--- Start ---

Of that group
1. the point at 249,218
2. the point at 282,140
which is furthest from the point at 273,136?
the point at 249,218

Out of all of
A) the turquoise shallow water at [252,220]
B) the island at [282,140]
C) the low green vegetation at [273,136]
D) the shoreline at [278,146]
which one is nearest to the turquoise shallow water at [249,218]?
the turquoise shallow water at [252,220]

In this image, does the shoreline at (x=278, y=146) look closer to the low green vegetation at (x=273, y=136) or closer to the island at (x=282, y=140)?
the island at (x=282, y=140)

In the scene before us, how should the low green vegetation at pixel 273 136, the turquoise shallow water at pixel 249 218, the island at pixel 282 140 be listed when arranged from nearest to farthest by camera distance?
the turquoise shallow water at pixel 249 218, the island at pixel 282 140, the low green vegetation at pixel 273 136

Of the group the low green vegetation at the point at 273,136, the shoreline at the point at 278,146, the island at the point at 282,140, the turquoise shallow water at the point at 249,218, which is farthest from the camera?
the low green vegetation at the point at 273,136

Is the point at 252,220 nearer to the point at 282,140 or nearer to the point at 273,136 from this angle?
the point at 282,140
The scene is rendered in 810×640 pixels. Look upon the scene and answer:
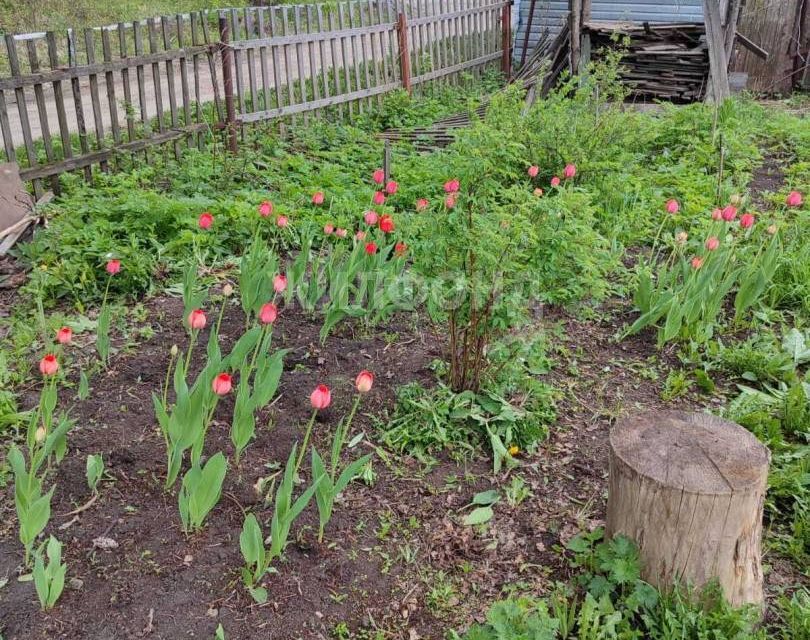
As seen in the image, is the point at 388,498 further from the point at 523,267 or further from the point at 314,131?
the point at 314,131

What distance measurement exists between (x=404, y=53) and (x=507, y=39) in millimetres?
3689

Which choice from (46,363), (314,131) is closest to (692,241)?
(46,363)

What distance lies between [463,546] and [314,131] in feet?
21.7

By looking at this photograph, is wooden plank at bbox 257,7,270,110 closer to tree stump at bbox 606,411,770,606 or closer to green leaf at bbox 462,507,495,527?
green leaf at bbox 462,507,495,527

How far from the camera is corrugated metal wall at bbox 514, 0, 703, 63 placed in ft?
41.1

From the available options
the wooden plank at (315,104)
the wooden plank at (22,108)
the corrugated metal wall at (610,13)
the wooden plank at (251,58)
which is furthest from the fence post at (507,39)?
the wooden plank at (22,108)

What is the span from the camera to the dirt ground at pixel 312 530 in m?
2.42

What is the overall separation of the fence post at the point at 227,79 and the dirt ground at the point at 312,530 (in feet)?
14.0

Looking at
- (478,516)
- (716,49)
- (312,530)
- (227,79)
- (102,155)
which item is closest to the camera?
(312,530)

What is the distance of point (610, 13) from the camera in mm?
13008

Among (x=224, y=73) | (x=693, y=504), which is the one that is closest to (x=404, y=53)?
(x=224, y=73)

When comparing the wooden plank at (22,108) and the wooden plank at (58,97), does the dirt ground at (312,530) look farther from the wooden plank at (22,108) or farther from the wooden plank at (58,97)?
the wooden plank at (58,97)

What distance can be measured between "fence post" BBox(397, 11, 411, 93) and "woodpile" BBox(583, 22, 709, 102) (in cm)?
231

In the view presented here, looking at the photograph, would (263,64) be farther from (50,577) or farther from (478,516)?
(50,577)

--- End ---

▶ DESCRIPTION OF THE TASK
Starting with the line containing "What is the span" and going on through the final line of the records, render those lines as a numbered list with blank lines left out.

▶ COMPLETE RESPONSE
1. What is the span from the camera to the dirt ground at pixel 312 530 in m?
2. 2.42
3. What is the overall separation of the fence post at the point at 227,79 and the dirt ground at the point at 312,530 (in feet)?
4. 14.0
5. Looking at
6. - (478,516)
7. - (716,49)
8. - (312,530)
9. - (227,79)
10. - (102,155)
11. which item is closest to the camera?
12. (312,530)
13. What is the distance of point (610, 13) from the camera in mm?
14. 13008
15. Among (x=224, y=73) | (x=693, y=504), which is the one that is closest to (x=404, y=53)?
16. (x=224, y=73)
17. When comparing the wooden plank at (22,108) and the wooden plank at (58,97), does the dirt ground at (312,530) look farther from the wooden plank at (22,108) or farther from the wooden plank at (58,97)?
18. the wooden plank at (58,97)
19. What distance can be measured between "fence post" BBox(397, 11, 411, 93) and "woodpile" BBox(583, 22, 709, 102) (in cm)?
20. 231
21. In the view presented here, looking at the photograph, would (263,64) be farther from (50,577) or farther from (478,516)?
22. (50,577)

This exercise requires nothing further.